Pernyataan Onno W Purbo
Onno W. Purbo senada dengan Richard juga menekankan pentingnya pemanfaatan aksara dalam bidang teknologi informasi. Dia menilai kesempatan bagi aksara nusantara untuk dijadikan bahasa pemrograman komputer dan sistem keamanan.
Namun, masalah terbesar saat ini adalah bagaimana agar aksara nusantara menjadi default di berbagai sistem operasi.
“Namun, hal yang cukup penting juga adalah menjadikan aksara nusantara sebagai wahana untuk menggali wisdom [kearifan] nenek moyang kita. Mengubah sesuatu yang tacit knowledge menjadi explicit knowledge . Ini bisa dilakukan dengan machine learning (pembelajaran mesin) dan Artificial Intelligece (AI), lalu mengekstrak kearifan nenek moyang kita. Tentu saja salah syaratnya aksara nusantara harus dapat dikenali oleh komputer,” tutur Onno.
Di Bali, Cokorda Rai mengembangkan papan ketik khusus untuk aksara Bali dan mendapat tanggapan baik dari pemerintah dan masyarakat. Pembuatan produk ini merupakan jawaban atas tantangan dan peluang dalam pengembangan aksara Bali.
“Meskipun ada tantangan bahwa generasi muda Bali lebih menyukai bahasa Indonesia dan aksara Latin, pembuatan papan ketik dapat memberi peluang bagi siapa pun yang mau belajar aksara Bali. Lebih jauhnya, ini merupakan upaya agar komputer bisa mengenali teks beraksara Bali sehingga menghasilkan informasi yang tepat bagi pengguna,” kata Cokorda Rai.
Advertisement
Akar Budaya Menjadi Sumber Daya
Sementara itu, Sarah Anais Andrieu memaparkan pentingnya menjadikan akar budaya menjadi sumber daya yang bisa dimanfaatkan oleh generasi sekarang. Budaya di dunia digital, kata Sarah, harus memiliki nilai agar dapat dijaga, dipegang, dan dimanfaatkan oleh pihak-pihak yang berkaitan dengan warisan budaya tersebut.

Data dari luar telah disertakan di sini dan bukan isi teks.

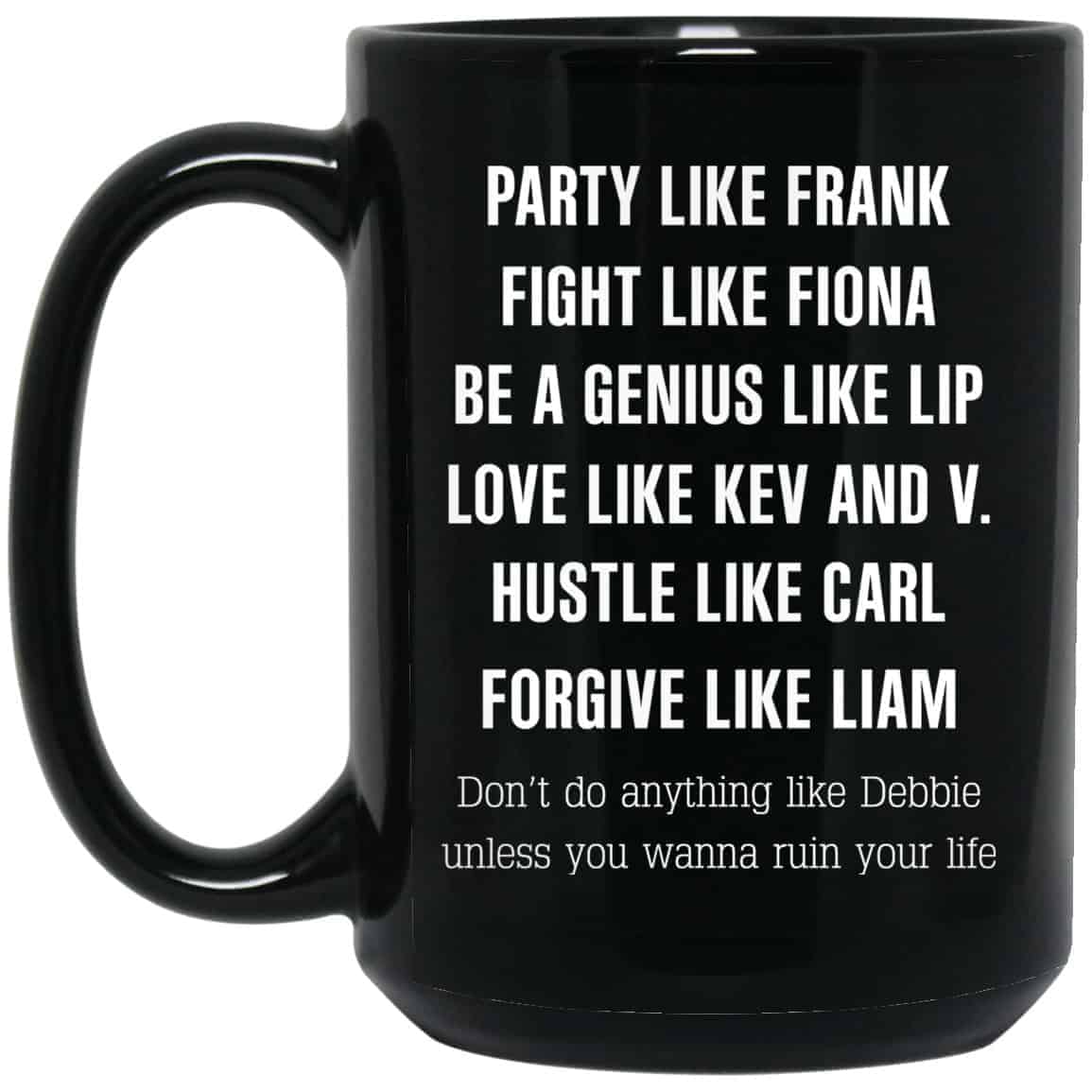 Party Like Frank Fight Like Fiona Be A Genius Like Lip Mug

“Agar tidak hilang, budaya semestinya hadir dalam siber-fisik. Digitalisasi akan menjadi medium untuk adaptasi, bagaimana aksara yang sudah jarang dipakai bisa muncul kembali dan menjadi tren di dunia digital. Hal ini dapat memperluas ruang bagi budaya dan bahasa. Dengan menjadikan akar sebagai sumber daya, maka akan ada penangkapan adaptasi baru, pertukaran informasi, juga kreasi dan inovasi untuk aksara tersebut,” ujar Sarah.

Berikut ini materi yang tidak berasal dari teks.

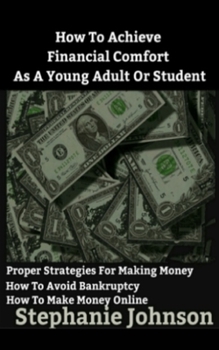 Paperback How To Achieve Financial Comfort As A Young Adult Or Student: A brief guide for making money and managing it Book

Sementara itu Ilham Nurwansah menjelajah sejarah aksara-aksara di nusantara, sejak mulai ditemukan hingga upaya pengembangannya di era modern.
“Namun, dalam pengembangan aksara di dunia digital masih ada kendala karena belum semua aksara tampil dengan baik dalam berbagai aplikasi. Hal ini karena belum ada keseragaman atau standar dari aksara tersebut,” ucap Ilham.
Guna menjawab masalah standardisasi tersebut, Mayastria Yektiningtyas dari Badan Standardisasi Nasional telah mengupayakan Persetujuan usulan program Nasional Perumusan Standar (PNPS) untuk beberapa aksara nusantara sebagai kebutuhan mendesak di tahun 2021.
“Kita banyak budaya, tapi tidak didokumentasikan. Jadi ini sebagai salah satu dokumentasi nasional. Di ISO internasional misalnya ada aksara Bali, tapi tidak ada keterangan bahwa itu aksara milik Indonesia. Agar menjadi milik Indonesia, maka harus tertuang dalam standar nasional Indonesia, selain untuk kebutuhan digitalisasi,” kata Mayastria.